Any valid Groovy expression can be used.

### Inbuilt Pinot functions

There are also several inbuilt functions that can be used directly as ingestion transform functions

#### DateTime functions

These functions enable time transformations.

**toEpochXXX**

Converts from epoch milliseconds to a higher granularity.

| Function name  | Description                                                                                      |
| -------------- | ------------------------------------------------------------------------------------------------ |
| toEpochSeconds | <p>Converts epoch millis to epoch seconds.</p><p>Usage:<code>"toEpochSeconds(millis)"</code></p> |
| toEpochMinutes | <p>Converts epoch millis to epoch minutes</p><p>Usage: <code>"toEpochMinutes(millis)"</code></p> |
| toEpochHours   | <p>Converts epoch millis to epoch hours</p><p>Usage: <code>"toEpochHours(millis)"</code></p>     |
| toEpochDays    | <p>Converts epoch millis to epoch days</p><p>Usage: <code>"toEpochDays(millis)"</code></p>       |

**toEpochXXXRounded**

Converts from epoch milliseconds to another granularity, rounding to the nearest rounding bucket. For example, `1588469352000` (2020-05-01 42:29:12) is `26474489` minutesSinceEpoch. `` `toEpochMinutesRounded(1588469352000) = 26474480 `` (2020-05-01 42:20:00)

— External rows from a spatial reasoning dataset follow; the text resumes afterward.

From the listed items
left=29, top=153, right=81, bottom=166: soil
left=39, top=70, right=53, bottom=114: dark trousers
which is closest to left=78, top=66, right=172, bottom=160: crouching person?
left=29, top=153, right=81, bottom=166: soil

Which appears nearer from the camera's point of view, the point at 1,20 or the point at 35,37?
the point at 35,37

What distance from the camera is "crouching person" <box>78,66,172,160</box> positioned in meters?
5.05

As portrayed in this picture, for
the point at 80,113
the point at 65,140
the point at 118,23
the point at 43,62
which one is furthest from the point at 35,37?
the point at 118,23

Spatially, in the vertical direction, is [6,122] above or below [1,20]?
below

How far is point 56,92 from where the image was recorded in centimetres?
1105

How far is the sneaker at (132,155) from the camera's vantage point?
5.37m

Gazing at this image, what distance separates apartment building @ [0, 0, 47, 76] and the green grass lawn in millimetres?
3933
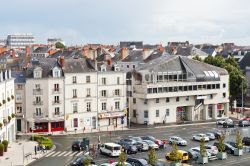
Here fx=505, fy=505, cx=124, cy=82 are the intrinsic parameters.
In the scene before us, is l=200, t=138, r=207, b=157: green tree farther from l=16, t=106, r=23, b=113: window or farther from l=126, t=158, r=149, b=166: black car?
l=16, t=106, r=23, b=113: window

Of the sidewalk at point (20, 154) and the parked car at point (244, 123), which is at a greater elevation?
the parked car at point (244, 123)

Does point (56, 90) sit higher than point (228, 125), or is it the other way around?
point (56, 90)

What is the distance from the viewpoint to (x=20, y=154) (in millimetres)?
64250

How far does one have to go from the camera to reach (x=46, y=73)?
83.0 m

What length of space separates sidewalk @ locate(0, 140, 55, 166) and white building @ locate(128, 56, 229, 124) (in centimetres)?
2494

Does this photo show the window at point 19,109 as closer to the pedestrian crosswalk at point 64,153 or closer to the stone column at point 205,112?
the pedestrian crosswalk at point 64,153

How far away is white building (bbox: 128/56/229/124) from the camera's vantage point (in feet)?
297

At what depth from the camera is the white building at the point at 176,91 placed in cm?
9050

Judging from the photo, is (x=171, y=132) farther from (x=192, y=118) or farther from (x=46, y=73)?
(x=46, y=73)

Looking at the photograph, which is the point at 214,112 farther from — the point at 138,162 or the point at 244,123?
the point at 138,162

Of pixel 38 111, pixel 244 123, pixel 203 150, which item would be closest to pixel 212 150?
pixel 203 150

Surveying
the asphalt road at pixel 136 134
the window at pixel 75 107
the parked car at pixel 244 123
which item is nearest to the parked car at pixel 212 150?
the asphalt road at pixel 136 134

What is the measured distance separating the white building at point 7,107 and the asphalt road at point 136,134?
678cm

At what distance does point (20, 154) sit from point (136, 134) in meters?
21.7
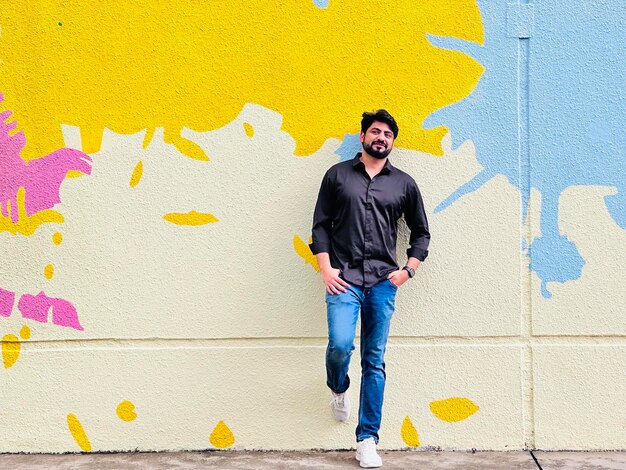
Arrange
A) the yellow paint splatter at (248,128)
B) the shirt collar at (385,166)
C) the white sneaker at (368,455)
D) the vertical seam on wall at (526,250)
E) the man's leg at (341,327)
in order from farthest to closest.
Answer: the yellow paint splatter at (248,128)
the vertical seam on wall at (526,250)
the shirt collar at (385,166)
the white sneaker at (368,455)
the man's leg at (341,327)

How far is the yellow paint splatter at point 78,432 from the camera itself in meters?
4.45

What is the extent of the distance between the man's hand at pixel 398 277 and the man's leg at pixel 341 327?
20cm

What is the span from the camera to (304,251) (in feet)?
14.6

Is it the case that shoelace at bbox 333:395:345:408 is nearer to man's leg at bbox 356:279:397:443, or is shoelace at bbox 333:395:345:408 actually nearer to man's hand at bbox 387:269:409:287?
man's leg at bbox 356:279:397:443

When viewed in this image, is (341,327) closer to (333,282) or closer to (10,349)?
(333,282)

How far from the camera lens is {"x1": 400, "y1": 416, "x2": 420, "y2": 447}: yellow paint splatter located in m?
4.38

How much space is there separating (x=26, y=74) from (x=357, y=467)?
3282 millimetres

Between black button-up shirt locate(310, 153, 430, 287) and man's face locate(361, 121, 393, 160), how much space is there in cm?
10

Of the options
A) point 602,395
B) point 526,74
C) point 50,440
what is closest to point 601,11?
point 526,74

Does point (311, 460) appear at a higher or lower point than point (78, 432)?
lower

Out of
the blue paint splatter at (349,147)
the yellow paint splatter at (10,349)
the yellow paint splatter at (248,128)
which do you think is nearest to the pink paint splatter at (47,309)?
the yellow paint splatter at (10,349)

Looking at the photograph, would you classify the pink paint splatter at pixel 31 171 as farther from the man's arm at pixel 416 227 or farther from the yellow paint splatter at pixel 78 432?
the man's arm at pixel 416 227

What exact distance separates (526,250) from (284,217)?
5.11 feet

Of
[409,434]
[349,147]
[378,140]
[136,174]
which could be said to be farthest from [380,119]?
[409,434]
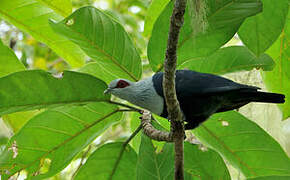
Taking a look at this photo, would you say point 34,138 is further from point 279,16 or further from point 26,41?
point 26,41

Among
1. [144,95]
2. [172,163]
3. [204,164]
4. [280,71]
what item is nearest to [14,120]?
[144,95]

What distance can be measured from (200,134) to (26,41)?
10.8 ft

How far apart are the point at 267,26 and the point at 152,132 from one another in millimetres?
802

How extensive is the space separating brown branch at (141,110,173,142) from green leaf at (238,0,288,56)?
25.7 inches

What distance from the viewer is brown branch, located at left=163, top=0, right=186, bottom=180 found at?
1.12 metres

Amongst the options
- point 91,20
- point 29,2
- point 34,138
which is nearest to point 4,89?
point 34,138

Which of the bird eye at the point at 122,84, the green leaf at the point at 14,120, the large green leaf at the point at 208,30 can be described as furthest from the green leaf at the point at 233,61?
the green leaf at the point at 14,120

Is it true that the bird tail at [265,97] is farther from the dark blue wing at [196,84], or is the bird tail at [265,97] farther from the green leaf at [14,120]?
the green leaf at [14,120]

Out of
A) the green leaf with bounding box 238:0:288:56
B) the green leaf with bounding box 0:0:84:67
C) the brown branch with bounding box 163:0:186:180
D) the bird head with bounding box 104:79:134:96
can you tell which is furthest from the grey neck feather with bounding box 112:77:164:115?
the green leaf with bounding box 0:0:84:67

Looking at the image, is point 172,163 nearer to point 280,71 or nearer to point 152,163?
point 152,163

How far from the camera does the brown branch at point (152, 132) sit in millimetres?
1612

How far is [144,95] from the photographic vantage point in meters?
1.88

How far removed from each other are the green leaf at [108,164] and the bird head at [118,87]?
0.36m

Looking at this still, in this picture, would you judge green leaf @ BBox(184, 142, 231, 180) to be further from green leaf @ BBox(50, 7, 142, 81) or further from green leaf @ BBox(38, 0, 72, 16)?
green leaf @ BBox(38, 0, 72, 16)
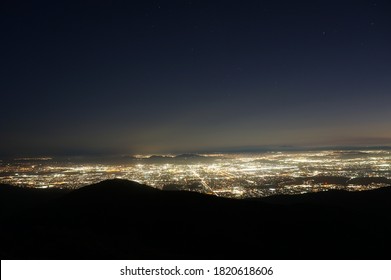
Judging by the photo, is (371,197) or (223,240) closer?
(223,240)

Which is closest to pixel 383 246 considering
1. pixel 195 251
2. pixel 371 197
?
pixel 195 251

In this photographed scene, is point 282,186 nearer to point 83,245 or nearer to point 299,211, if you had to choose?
point 299,211

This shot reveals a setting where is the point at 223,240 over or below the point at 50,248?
below

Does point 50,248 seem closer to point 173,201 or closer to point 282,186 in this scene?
point 173,201

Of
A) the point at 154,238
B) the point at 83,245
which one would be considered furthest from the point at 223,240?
the point at 83,245

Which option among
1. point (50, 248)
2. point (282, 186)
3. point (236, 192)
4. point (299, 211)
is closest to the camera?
point (50, 248)

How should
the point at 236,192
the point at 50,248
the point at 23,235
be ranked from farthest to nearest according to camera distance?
the point at 236,192, the point at 23,235, the point at 50,248
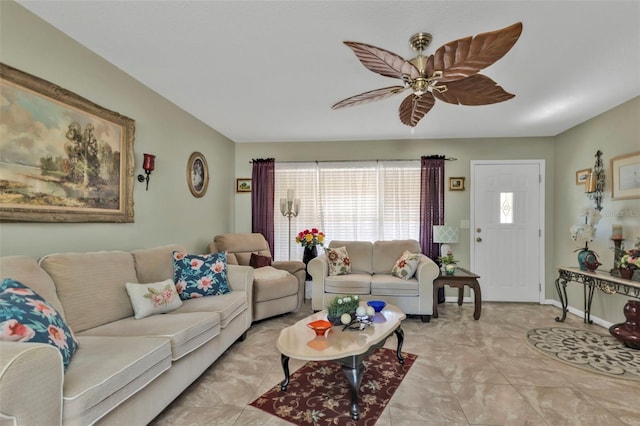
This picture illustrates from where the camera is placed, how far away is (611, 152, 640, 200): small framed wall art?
2.90 m

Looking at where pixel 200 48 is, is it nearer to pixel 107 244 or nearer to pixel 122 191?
pixel 122 191

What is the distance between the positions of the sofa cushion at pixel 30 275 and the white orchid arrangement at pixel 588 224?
4.84 m

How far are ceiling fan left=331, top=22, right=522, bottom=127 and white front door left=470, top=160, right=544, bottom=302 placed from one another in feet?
8.63

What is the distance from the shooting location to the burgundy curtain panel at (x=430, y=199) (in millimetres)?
4320

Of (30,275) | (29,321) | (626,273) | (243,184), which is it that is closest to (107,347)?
(29,321)

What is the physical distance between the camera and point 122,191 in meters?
2.52

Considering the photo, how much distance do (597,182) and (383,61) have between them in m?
3.37

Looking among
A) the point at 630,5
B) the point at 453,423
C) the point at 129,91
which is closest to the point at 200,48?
the point at 129,91

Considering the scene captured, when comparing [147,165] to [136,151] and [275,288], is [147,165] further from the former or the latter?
[275,288]

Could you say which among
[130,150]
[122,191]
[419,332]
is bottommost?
[419,332]

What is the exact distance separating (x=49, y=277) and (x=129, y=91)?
5.54ft

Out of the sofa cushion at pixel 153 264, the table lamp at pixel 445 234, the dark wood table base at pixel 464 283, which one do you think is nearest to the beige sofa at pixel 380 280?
the dark wood table base at pixel 464 283

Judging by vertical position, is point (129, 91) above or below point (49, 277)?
above

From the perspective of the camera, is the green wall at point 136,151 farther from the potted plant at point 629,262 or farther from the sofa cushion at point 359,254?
the potted plant at point 629,262
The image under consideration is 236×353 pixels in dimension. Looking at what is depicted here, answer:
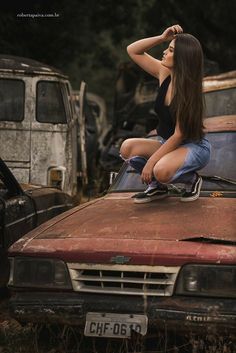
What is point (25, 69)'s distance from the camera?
9.76m

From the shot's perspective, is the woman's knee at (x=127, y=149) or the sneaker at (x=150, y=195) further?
the woman's knee at (x=127, y=149)

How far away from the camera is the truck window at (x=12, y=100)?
9.76m

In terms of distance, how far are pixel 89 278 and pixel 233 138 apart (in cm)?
189

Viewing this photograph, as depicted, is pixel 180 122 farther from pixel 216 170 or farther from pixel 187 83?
pixel 216 170

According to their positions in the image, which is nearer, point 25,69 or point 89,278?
point 89,278


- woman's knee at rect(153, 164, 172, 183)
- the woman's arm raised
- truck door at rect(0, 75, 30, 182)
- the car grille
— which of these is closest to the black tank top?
the woman's arm raised

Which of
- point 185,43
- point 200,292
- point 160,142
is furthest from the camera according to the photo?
point 160,142

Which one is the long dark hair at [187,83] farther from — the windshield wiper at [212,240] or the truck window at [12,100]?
the truck window at [12,100]

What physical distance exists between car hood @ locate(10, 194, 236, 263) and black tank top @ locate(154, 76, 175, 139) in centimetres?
50

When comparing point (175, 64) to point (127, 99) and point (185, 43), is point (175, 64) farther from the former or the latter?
point (127, 99)

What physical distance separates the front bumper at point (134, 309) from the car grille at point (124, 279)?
4 centimetres

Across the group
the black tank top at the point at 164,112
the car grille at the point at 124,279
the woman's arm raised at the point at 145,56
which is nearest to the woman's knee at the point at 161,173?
the black tank top at the point at 164,112

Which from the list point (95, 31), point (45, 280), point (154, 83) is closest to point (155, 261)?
point (45, 280)

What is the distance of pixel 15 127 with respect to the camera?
9828mm
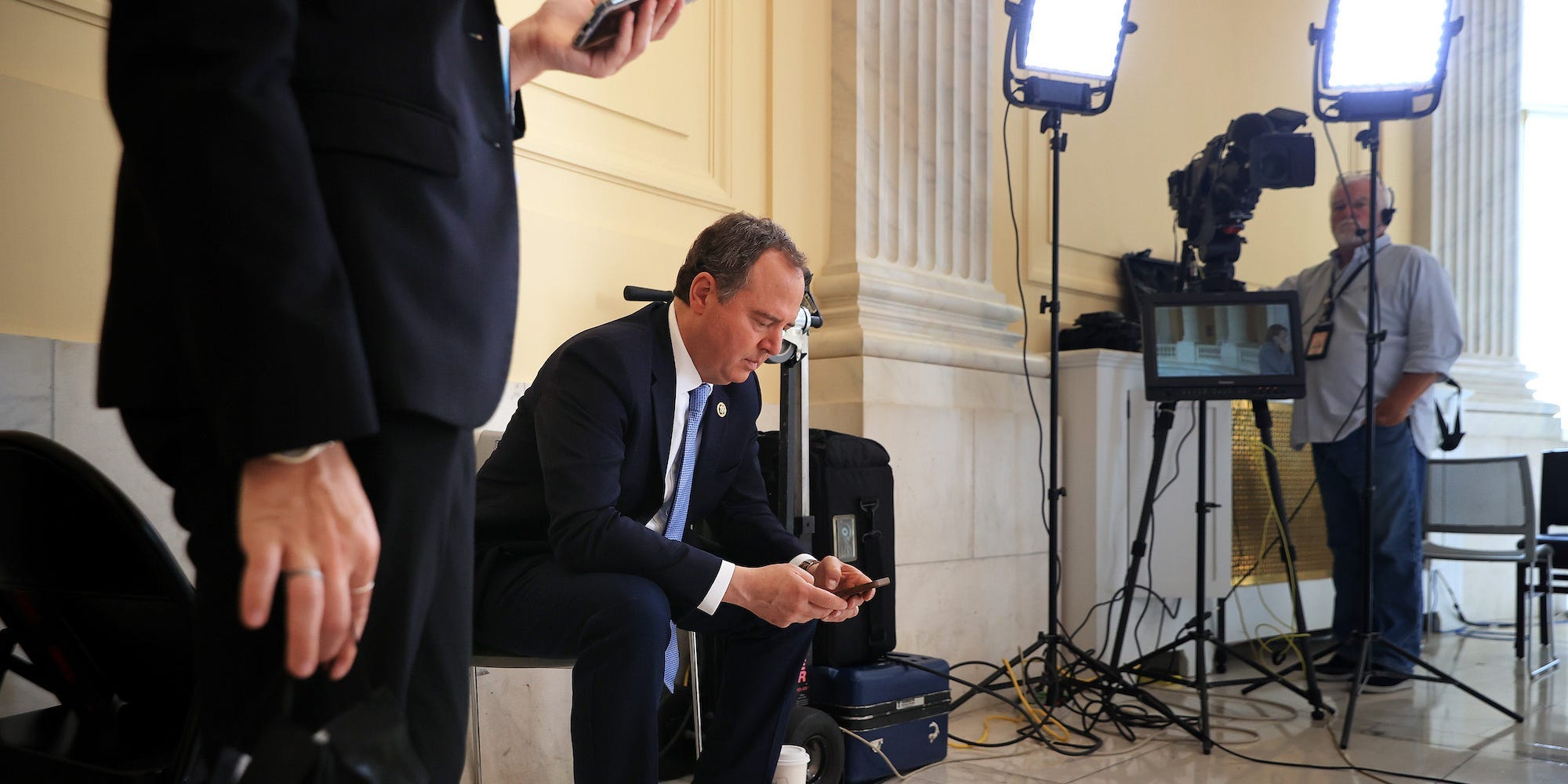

| Function Name         | Description                                                                                                      |
| --------------------- | ---------------------------------------------------------------------------------------------------------------- |
| toEpochSecondsRounded | Converts epoch millis to epoch seconds, rounding to nearest rounding bucket`"toEpochSecondsRounded(millis, 30)"` |
| toEpochMinutesRounded | Converts epoch millis to epoch seconds, rounding to nearest rounding bucket`"toEpochMinutesRounded(millis, 10)"` |
| toEpochHoursRounded   | Converts epoch millis to epoch seconds, rounding to nearest rounding bucket`"toEpochHoursRounded(millis, 6)"`    |
| toEpochDaysRounded    | Converts epoch millis to epoch seconds, rounding to nearest rounding bucket`"toEpochDaysRounded(millis, 7)"`     |

**fromEpochXXX**

Converts from an epoch granularity to milliseconds.

| Function Name    | Description                                                                                                 |
| ---------------- | ----------------------------------------------------------------------------------------------------------- |
| fromEpochSeconds | <p>Converts from epoch seconds to milliseconds</p><p><code>"fromEpochSeconds(secondsSinceEpoch)"</code></p> |
| fromEpochMinutes | <p>Converts from epoch minutes to milliseconds</p><p><code>"fromEpochMinutes(minutesSinceEpoch)"</code></p> |
| fromEpochHours   | <p>Converts from epoch hours to milliseconds</p><p><code>"fromEpochHours(hoursSinceEpoch)"</code></p>       |
| fromEpochDays    | <p>Converts from epoch days to milliseconds</p><p><code>"fromEpochDays(daysSinceEpoch)"</code></p>          |

**Simple date format**

Converts simple date format strings to milliseconds and vice-a-versa, as per the provided pattern string.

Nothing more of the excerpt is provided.